Trafic d’acide à Calais

16 avril 2002

Le Ievoli Sun et le Balu n’ont pas suffi. Le premier a coulé dans la Manche avec 4.000 tonnes de styrène, le second a coulé au large du Golfe de Gascogne avec 6.000 tonnes d’acide sulfurique. C’était le 31 octobre 2000 et le 20 mars 2001.

Un autre chimiquier venu charger de l’acide sulfurique est immobilisé depuis plusieurs jours par les Affaires Maritimes dans le port de Calais. Dès son entrée le 8 avril, il a attiré l’attention des observateurs portuaires. Il était précédé par une mauvaise réputation et scruté par les Affaires Maritimes, qui n’ont cependant pas entrepris d’inspection lors de son arrivée. Des fuites sont survenues en cours de chargement au niveau des tuyauteries et vannes de pompage. Ces opérations ont été interrompues. Une inspection a eu lieu. Il a été décidé en fin de semaine dernière de vider le navire des 2.000 tonnes d’acide sulfurique déjà embarquées.

Avec son chargement partiel, le Sark Trader n’était pas vraiment dans ses lignes. Une légère gîte était perceptible. Lundi 15 avril, il a été décidé de poursuivre le chargement de l’acide sulfurique, sous-produit de la galvanisation du zinc à Calais et destiné à la régénération. L’acide sulfurique est réactif à l’eau; en cas d’incendie ou d’épandage il dégage des vapeurs toxiques et corrosives. L’inhalation et le contact provoquent des brûlures graves.

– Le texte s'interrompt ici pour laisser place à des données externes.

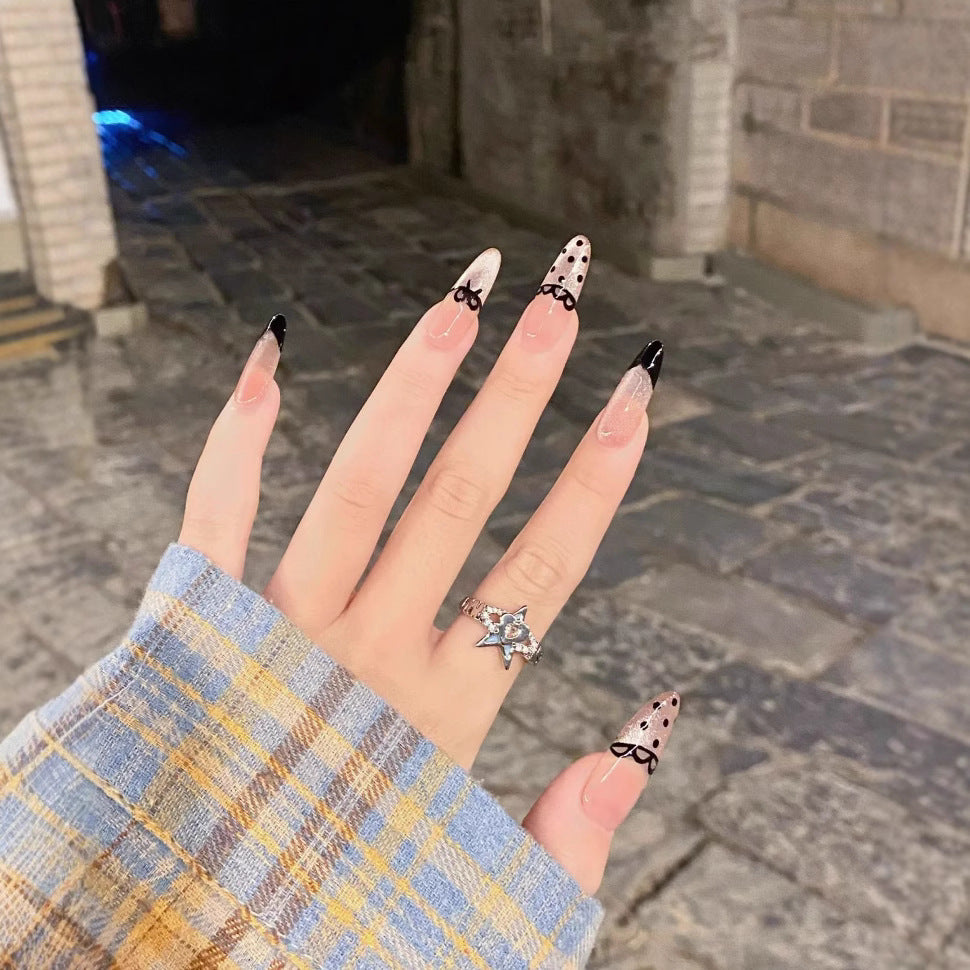 Artistic Press-On Nail Kit Kalsten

Il s’agit en l’occurrence d’un sous-produit d’acide sulfurique provenant de l’attaque du zinc et contenant donc des métaux toxiques en solution. Le Sark Trader embarque un déchet et non un produit neuf. La conformité de cette livraison aux règlementations internationales et notamment à la Convention de Bâle sur les mouvements transfrontaliers de déchets est à vérifier.

A quai, tout navire transportant des matières dangereuses représente un danger pour les activités voisines, les dockers, et les autres communautés portuaires. Dans la plupart des cas, il représente aussi une menace pour la ville. La directive Seveso II encourage chaque Etat européen à considérer les ports comme des établissements à risque.

Tout, dans un port, doit donc être organisé en vue de la sécurité, à commencer par le choix du navire. En l’occurrence, le chargeur, la société UMICORE, a fait le mauvais. Le Sark Trader traîne derrière lui des casseroles et des déficiences constatées et rafistolées dans des récents ports d’accueil comme Bilbao et Anvers. Il appartient à un armateur norvégien spécialisé selon le Lloyd’s List dans les chimiquiers de plus de 21 ans et de 3ème ou 4ème main. Il est immatriculé à Panama, pavillon de complaisance servant comme celui des Bahamas à recycler les navires-citernes vieillissants et structurellement fragiles.

Sécurité ! Sécurité ! Sécurité ! Il en est beaucoup question en ce moment mais rarissimement de sécurité en mer ou à quai. Robin des Bois constate que le Ministère des Transports et les préfectures maritimes laissent des bateaux-poubelles s’échapper des ports ou du pavillon français. Mais c’est la première fois qu’un chimiquier suspect pourrait repartir en mer et en Turquie avec sa cargaison de poison. Avec le même profil, deux chimiquiers norvégiens avaient en 2001 quitté le port de St-Malo après plusieurs semaines d’immobilisation, et sans avoir pu effectuer d’opérations commerciales. Le même code de conduite doit s’appliquer au Sark Trader.